本文以NSFC-GD联合基金项目为依托,以南海近岸水域中的藻类为研究对象,通过利用多源遥感图像对藻类叶绿素a进行分析,采用BP神经网络技术,研究海洋藻类叶绿素a浓度的遥感反演方法。基于野外实测数据、雷达影像和光学遥感影像数据,建立海洋藻类叶绿素a浓度的遥感反演模型,为监测海洋生态环境提供参考。

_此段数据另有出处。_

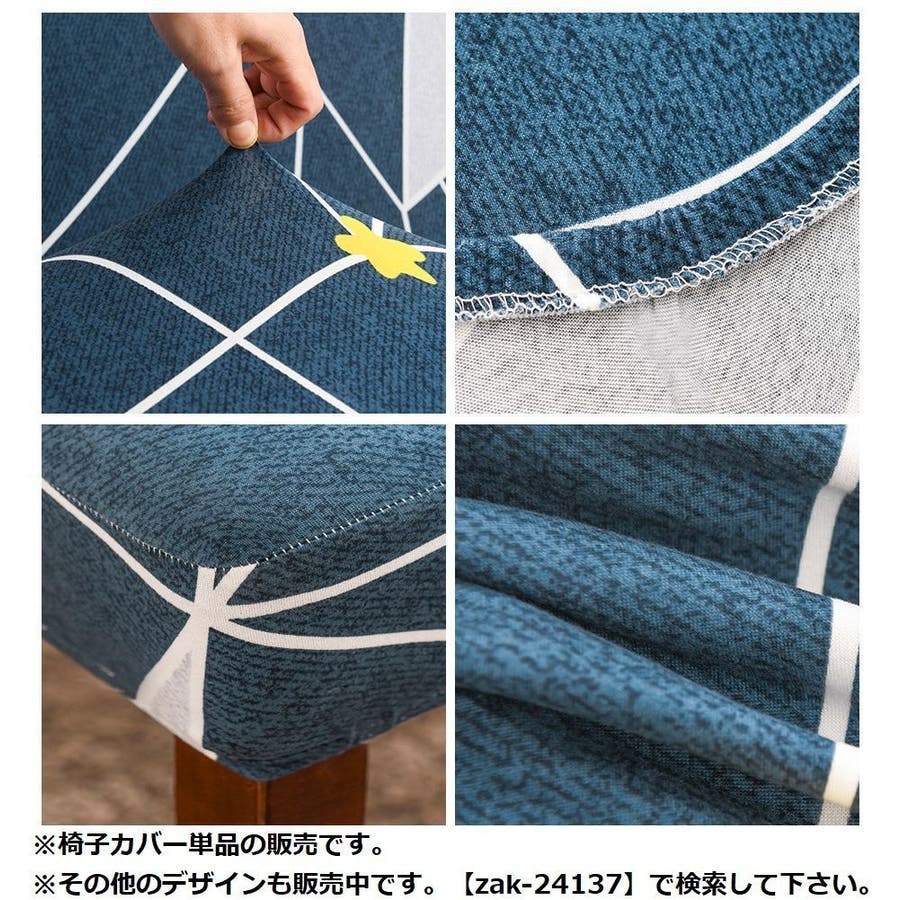 ※椅子カバー単品の販売です。
※その他のデザインも販売中です。【zak-24137】で検索して下さい。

本文采用BP神经网络技术,结合光学和雷达遥感建立了海洋藻类叶绿素a浓度的遥感反演模型。研究工作通过以下几个步骤实现:(1)基于TM影像对藻类叶绿素及其光谱特征进行分析,选取了TM影像的特征光谱波段:TM1、TM2、TM3、TM4;(2)从雷达遥感的角度分析了雷达参数中的后向散射系数与藻类叶绿素浓度之间的潜在相关关系,并提取了雷达特征参数—HH、VV极化下的后向散射系数;(3)通过对不同输入层节点数和隐含层节点数的分析,最终确定了适合本研究的BP神经网络模型,即以上六个参数作为模型的输入参数,隐含层节点数为6,藻类叶绿素a浓度值作为模型的输出参数;(4)构建了不同输入参数组合的线性回归模型,通过实测值与预测值的比较,分析精度,证实BP神经网络的优越性。

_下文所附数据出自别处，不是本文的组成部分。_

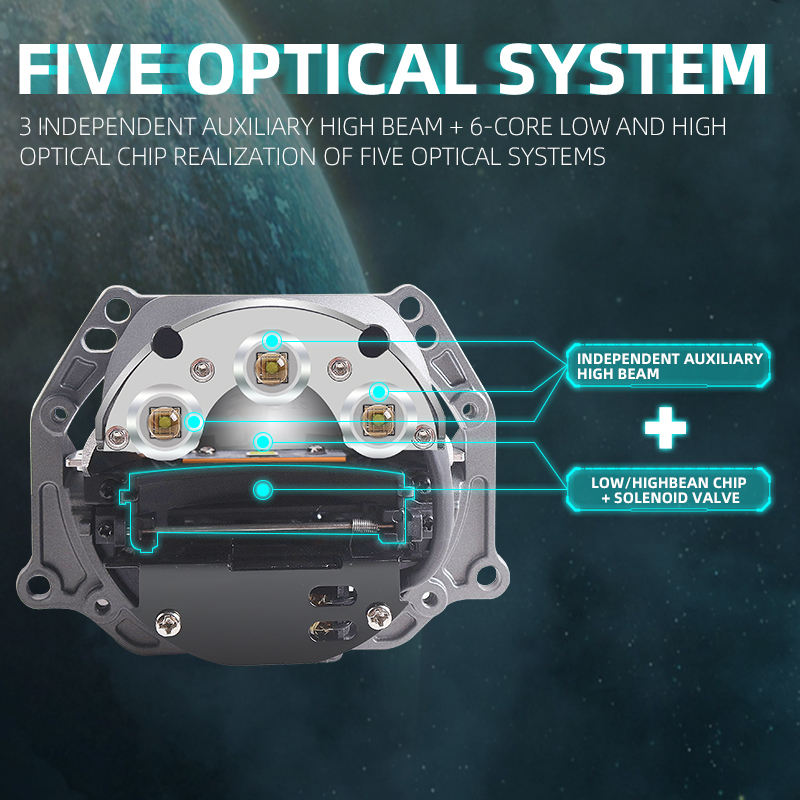 FIVE OPTICAL SYSTEM

3 INDEPENDENT AUXILIARY HIGH BEAM + 6-CORE LOW AND HIGH OPTICAL CHIP REALIZATION OF FIVE OPTICAL SYSTEMS

INDEPENDENT AUXILIARY HIGH BEAM

+

LOW/HIGHBEAN CHIP + SOLENOID VALVE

研究结果表明:(1)当光学遥感和雷达遥感结合使用时,预测精度要比单独使用TM或SAR时高很多;(2)遥感波谱特征与叶绿素a浓度之间属于复杂的非线性问题,统计模型显得明显不足,而BP神经网络模型能取得比较好的反演效果,尤其在二类水体的叶绿素a浓度反演上具有明显的优势。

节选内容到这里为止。